Coral Red II, Purple Dwarf, Dopuble Red Pencilfish (Nannostomus rubrocaudatus)
Family: Lebiasinidae, Subfamily Pyrrhulininae
Common Names: Coral Red II Pencilfish, Purple Dwarf Pencilfish, Dopuble Red Pencilfish
Origin and Habitat: Peru: Rio Marano in Loreto Province. Inhabits quiet waters, remaining among branches.
Compatibility/Temperament: Peaceful with other fish. Typical of pencilfish, males can be rough with each other and can drive the females; there should always be a group, with at least as many females as males. The male's aggressiveness is why this fish, though small, requires no less than a 24-inch aquarium so that the females and subordinate males will not be harassed too much. An excellent dither fish for the South American dwarf cichlids, other peaceful small/medium sized characins, Corydoras, Aspidoras, peaceful catfish like Farlowella and Rineloricaria.
Purple Dwarf Pencilfish Diet
In the wild it feeds on insects, insect larvae, and zooplankton. In the aquarium it accepts prepared foods, but relishes frozen or live artemia (brine shrimp) and small worms.
Male and female attain 3 cm (1.2 inches).
Minimum Tank Suggestion
24 inches, 15 or 20 gallons
Water parameters for Purple Dwarf Pencilfish
Very soft (hardness < 5 dGH), slightly acidic to acidic (pH 5-6.5), temperature 22-27C/71-80F. All fish will be wild-caught, and these parameters are mandatory.
This beautiful little pencilfish is now the second of the "red" varieties related to Nannostomus marginatus (the Dwarf Pencilfish) to be described as a distinct species. It has been given the common name of Purple Dwarf Pencilfish due to the almost-magenta red body, although it may also be encountered under the original common name of Dwarf Pencilfish "Red II." Nannostomus mortenthaleri was "Red I."
The "Red" dwarfs are very similar in appearance, but can be readily distinguished by the extent of the red colouration which extends down onto the belly in the subject species, whereas the belly is white on N. mortenthaleri. The sexes in both species can be distinguished by the ventral fins which are coloured and longer in the male but clear on the female. The male fish is also the more colourful, although this can pale when the fish is under any stress, or simply at the fish's whim. The extent of the red colouration can vary from specimen to specimen, as may be observed in the accompanying photos above.
As noted under Origin, this fish remains among branches; collectors must consequently catch each fish individually, something that is reflected in the much higher cost for this species.
A suitable aquarium would be heavily planted, with plenty of bogwood, especially branches and twigs. Floating plants will provide shade to ease the fish (resulting in better colouration) and the leaves and dangling roots will continually be browsed by this fish for particles of food. A substrate of sand or fine gravel with leaf litter completes the hard aquascaping. Tannins from the wood and leaves may stain the water, thus further intensifying the fish's colour. Filtration should be very minimal, with very little water movement. All of this replicates the natural habit of this species.
This species does not possess an adipose fin. In common with all pencilfish, the mouth is always open, and the fish have a diurnal colour pattern. During darkness, the horizontal lines break up into a series of dashes. This has been observed in blind fish, showing that it is an automatic response and not controlled by the fish.
This species was described as a distinct species by Axel Zarske in 2009. The species epithet comes from the Latin rubro [=red] and caudatus [=tail], referring to the red on the caudal fin.
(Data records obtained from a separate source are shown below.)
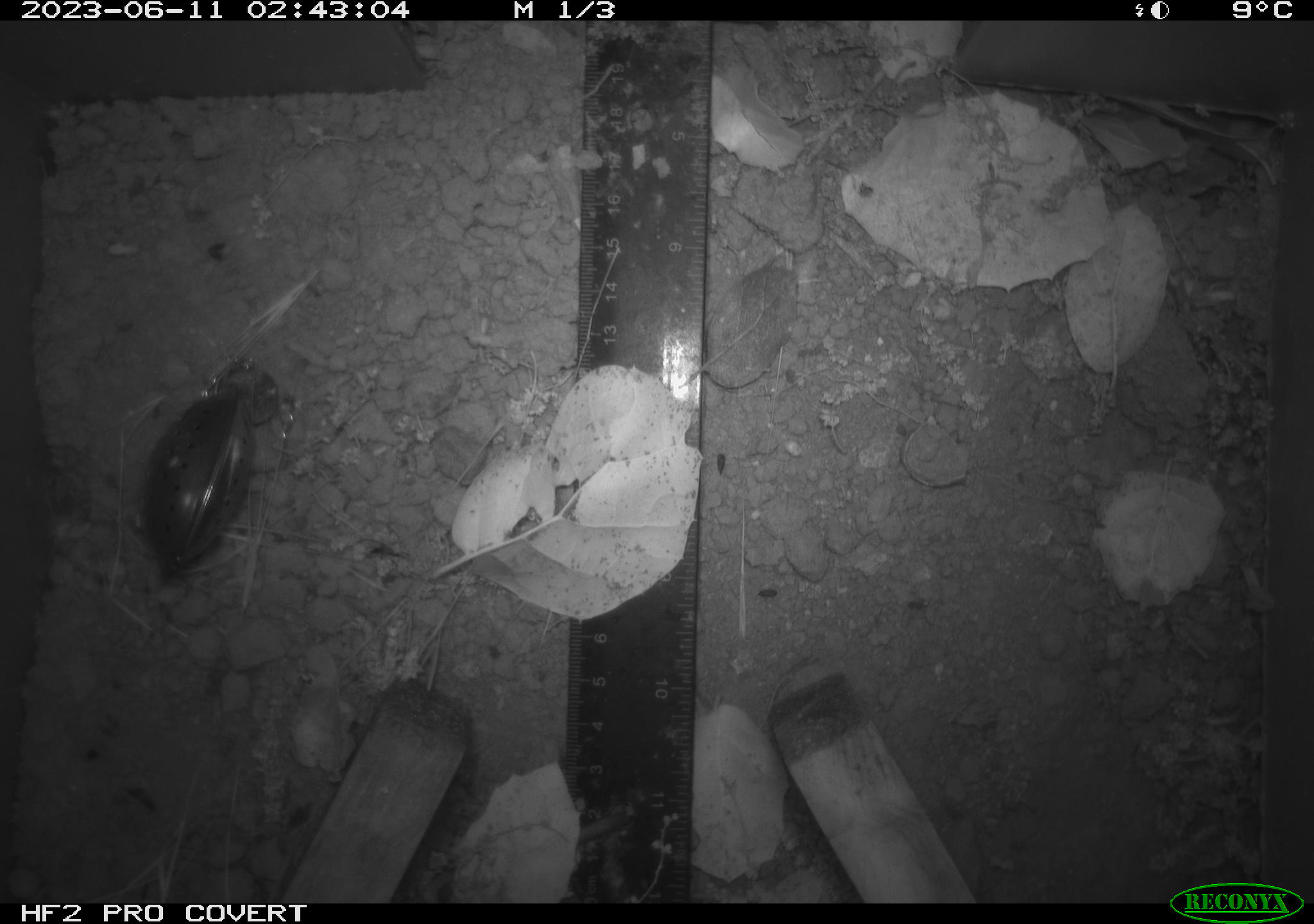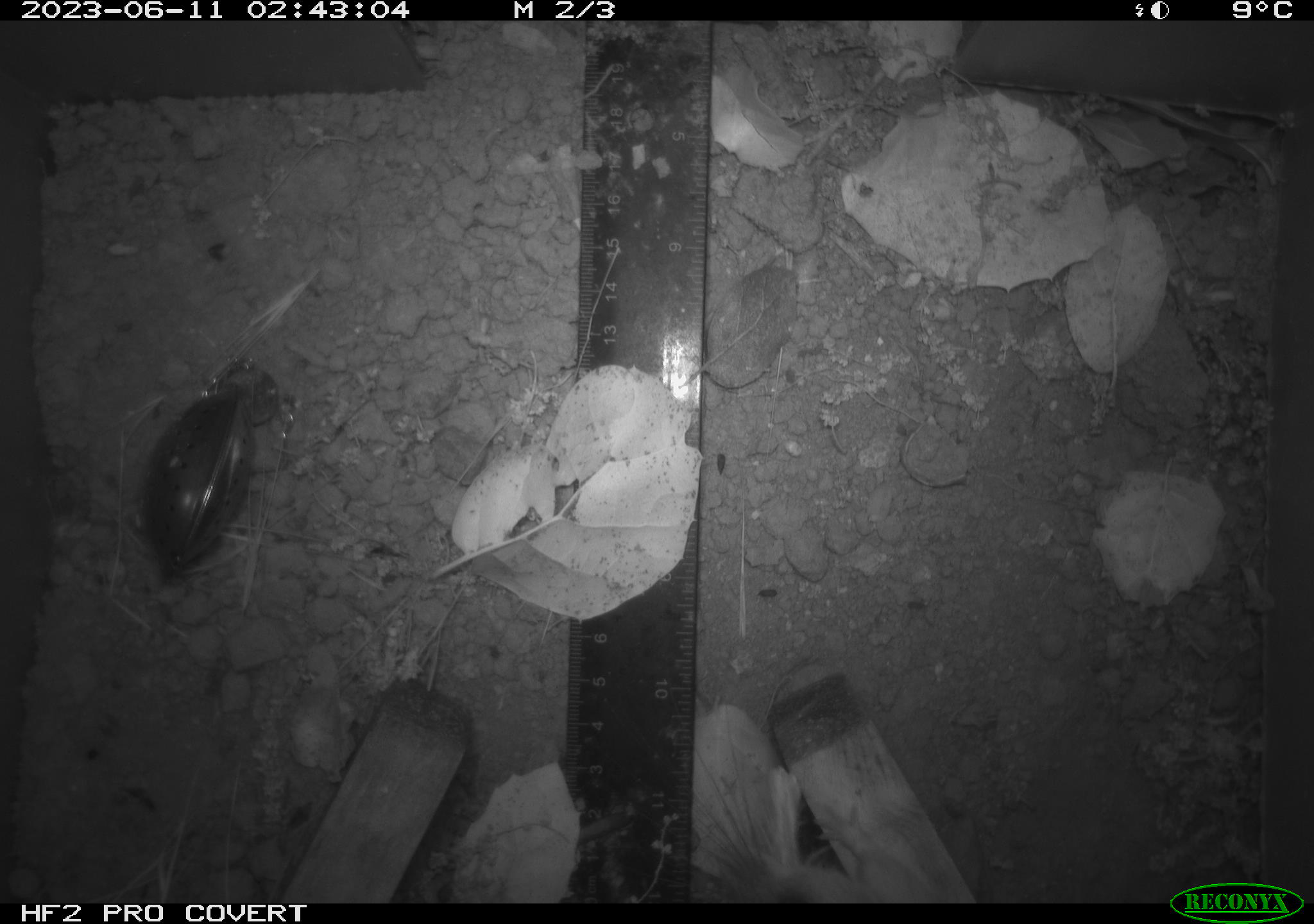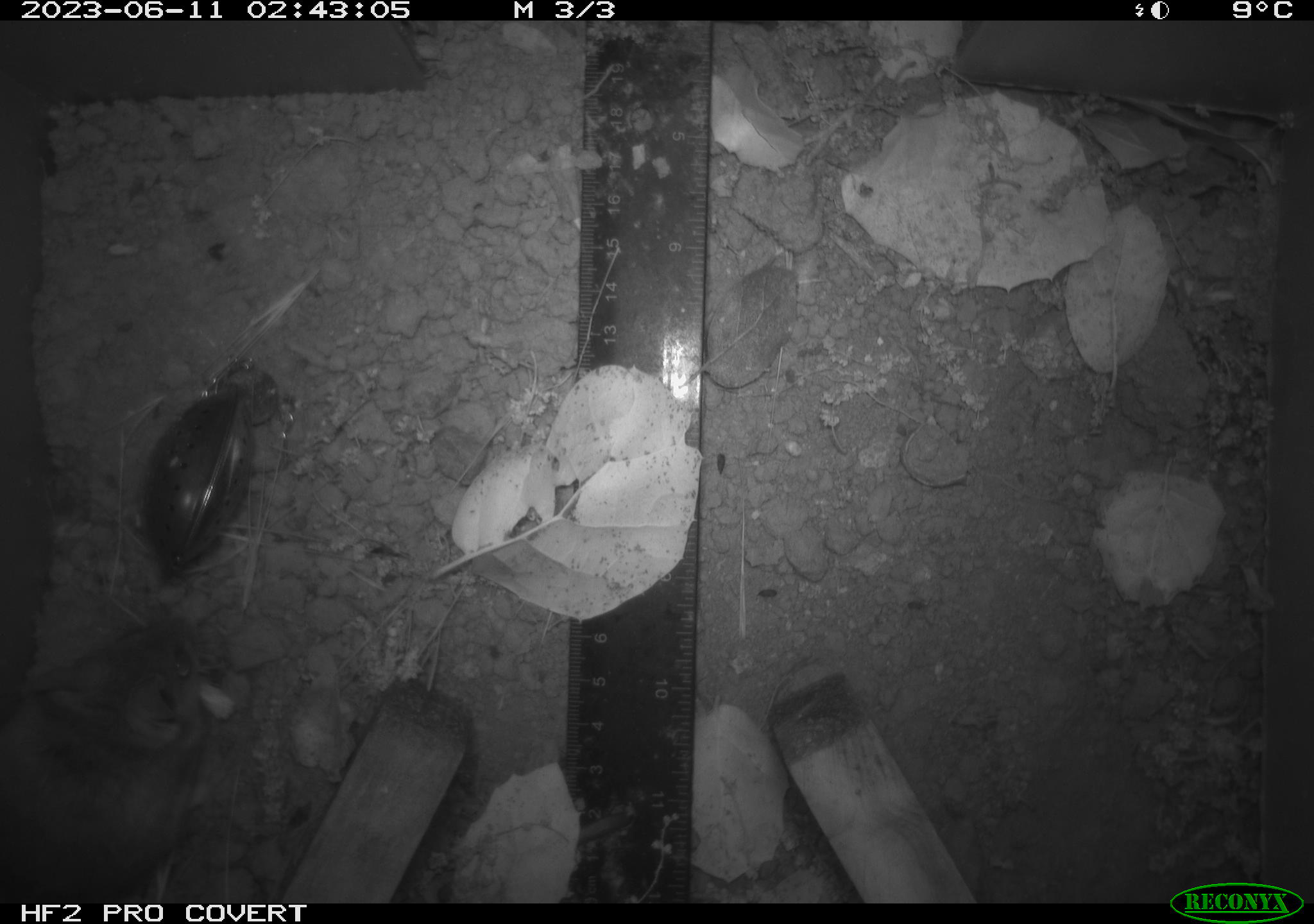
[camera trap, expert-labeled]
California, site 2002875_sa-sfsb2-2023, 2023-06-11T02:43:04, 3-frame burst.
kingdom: Animalia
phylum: Chordata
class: Mammalia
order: Rodentia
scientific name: Rodentia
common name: mouse species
Mouse species (Rodentia).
All pencilfish are found in the tribe Nannostomini in the subfamily Pyrrhulininae. Three different genera (Nannostomus, Nannobrycon and Poecilobrycon) were used at various times until Weitzman & Cobb (1975) placed all species in the single genus, Nannostomus, erected by Gunther in 1872 with N. beckfordi as the type species; Gery (1977) separated them into two genera, Nannostomus and Nannobrycon, largely on the basis of the swimming position. Weitzman & Weitzman in Reis et al. (2003) reassigned the species into the single genus Nannostomus which now includes all described pencilfish. The genus name Nannostomus comes from the Greek meaning "small mouth."
Gery, Jacques (1977) Characoids of the World, TFH Books.
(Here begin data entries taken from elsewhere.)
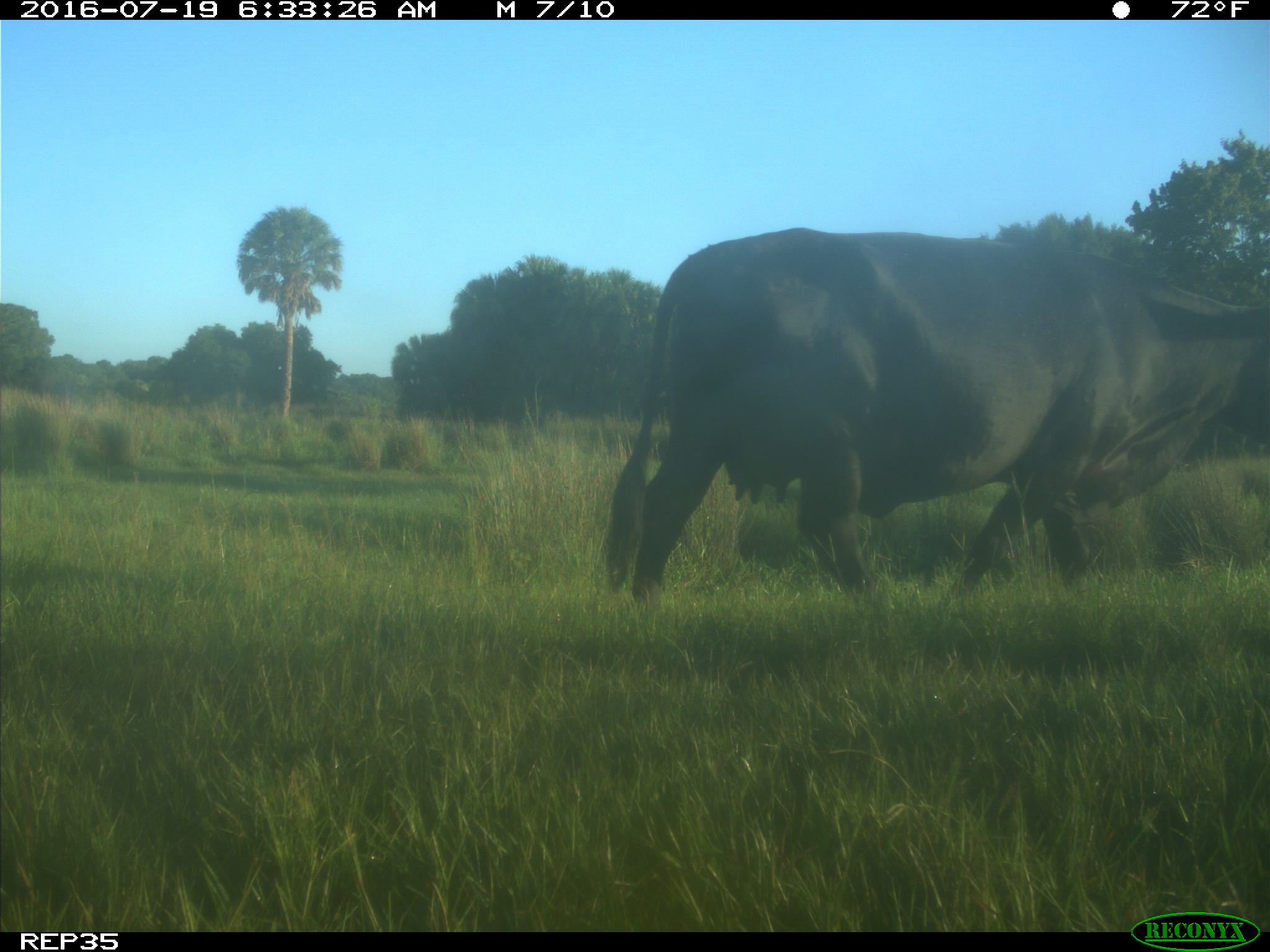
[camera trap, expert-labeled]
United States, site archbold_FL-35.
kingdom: Animalia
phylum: Chordata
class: Mammalia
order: Artiodactyla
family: Bovidae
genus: Bos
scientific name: Bos taurus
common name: domestic cow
Reis, R.E., S.O. Kullander & C.J. Ferraris Jr. (2003), Check list of the freshwater fishes of South and Central America.
Weitzman, Stanley H. (1966), "Review of South American Characid Fishes of Subtribe Nannostomina," Proceedings of the United States National Museum (Smithsonian Institution), Volume 119, Number 3538.
Weitzman, Stanley H. & J.S. Cobb (1975), "A revision of the South American fishes of the genus Nannostomus Gunther (family Lebiasinidae)," Smithsonian Contributions to Zoology No. 186.
Zarske, Axel (2009), "Nannostomus rubrocaudatus, sp.n.--ein neuer Ziersalmler aus Peru (Teleostei: Characiformes: Lebiasinidae)," Vertebrate Zoology 59(1), pp. 11-23.